Or, as Paul Morrissey so memorably labelled it, “Commie Dearest”. An impressive, rigorous, and intelligent film, one that Warren Beatty clearly worked his guts out to bring to the screen, Reds is still not half as great as it wants to be.
Compare it to, say, the pulsing, indelible vision of recent American history in Sergio Leone’s Once Upon A Time In America, or the anarchic joy of Ken Russell’s bohemian fantasy Savage Messiah, or Boxcar Bertha‘s portrayals grass roots activism, and you may begin to understand what I found lacking from Reds; it’s a ctually a rather staid, fussy film in terms of style and structure.
We only gain glimpses of the radical world, and the real world beyond it: it is chiefly about good-looking, self-appointed saviors getting it on. So we are treated to scene after scene of John Reed and Louise Bryant, as feuding fiery lovers, arguing in rooms, fucking in rooms, occasionally going up to sit in Provincetown rooms, then going to Russia and arguing with Soviets in rooms.

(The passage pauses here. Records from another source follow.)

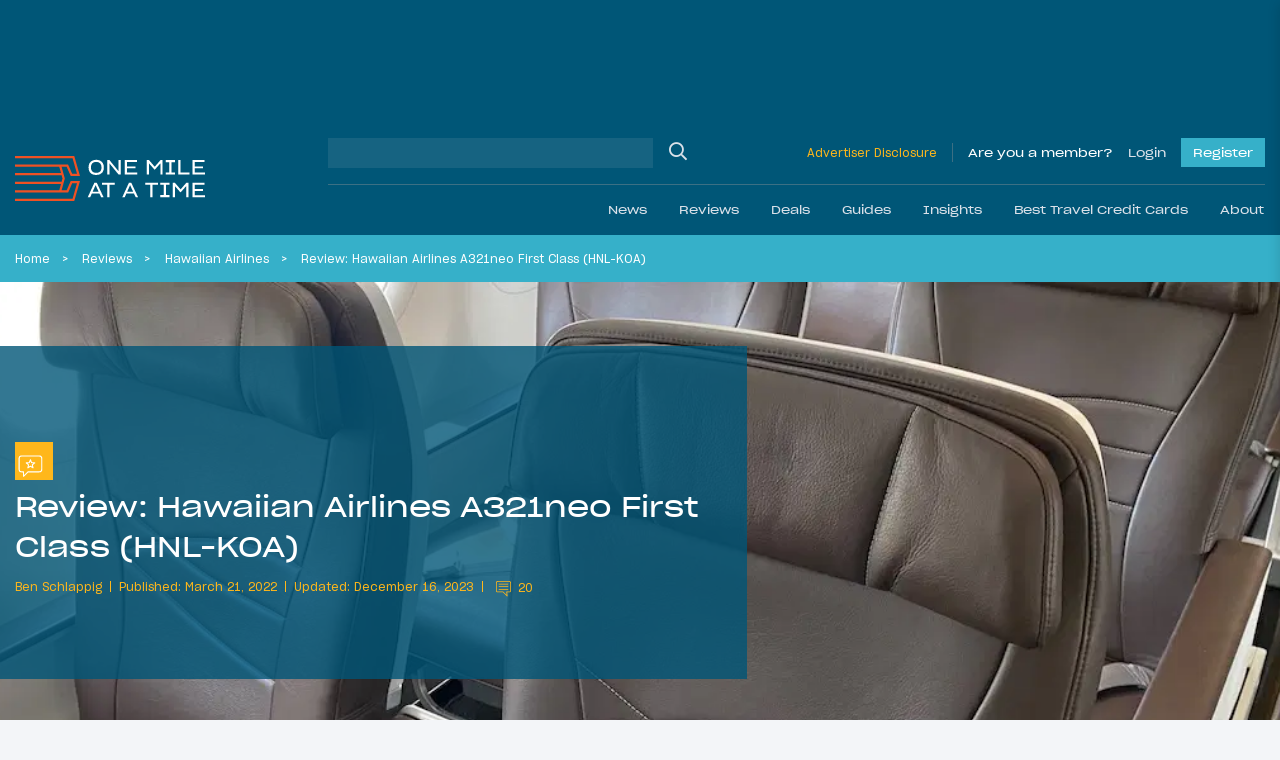

--- FILE ---
content_type: application/javascript; charset=utf-8
request_url: https://fundingchoicesmessages.google.com/f/AGSKWxUtdSDNylwwyg4lWm8T4erQErL_g68nXZoff3n8btOfkKiiX-OSBGGvpz1N94krdiKl8Wavwqs2HhgQVxTx8v3RqHxKsz3ID1v-Kz0G3hUHiOeoHz0QADm7yCTidIaAAijdnPBzDI9umsx0Oe5cJt0lQZlM_RJpxWDCJtR2uYZApe1AytRPEHuqru2z/__advservices./ads/postscribe./adstx./adpage.=%22hyperfeed_story_id_%22]:-abp-has(input[data-next-question-id])
body_size: -1288
content:
window['051455a0-e4b0-4a57-a15e-31d56796642c'] = true;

Beatty’s concept for Reed alarmingly renders him a self-involved know-it-all who fights for ideals ungrounded in reality, and Beatty identifies himself as a self-involved know-it-all fighting to make a movie about him. The style of the romantic scenes was properly condemned as seeming to be based more in Hollywoodese – Beatty seems to be doing a Cary Grant klutz impression in some lightly screwball scenes – than in historical radical-bohemia, complete with wise-ass cracks provided Elaine May.
For a bit of Lean sweep, Beatty makes up a sequence where Bryant trudges across the Finnish snow. Vittorio Storaro’s photography is remarkable – he crisply encapsulates every shot, and Beatty’s firm touch with construction makes it flow easily. It’s tremendously watchable, especially in one great montage set to the Internationale. If Beatty is never anything but Beatty, and Diane Keaton is never anything but Keaton, they still take over their roles completely.
Jack Nicholson walks off with the film in his sublime interpretation of misanthropic, subtly tortured Eugene O’Neill, and Maureen Stapelton gives us the earth mother Emma Goldman we got in the novel of Ragtime and should have gotten in Forman’s film of it. Over and above all of that, the “Witness” interviews are brilliant and fascinating – old warhorse Henry Miller particularly joyous in his easy humanism and social cynicism.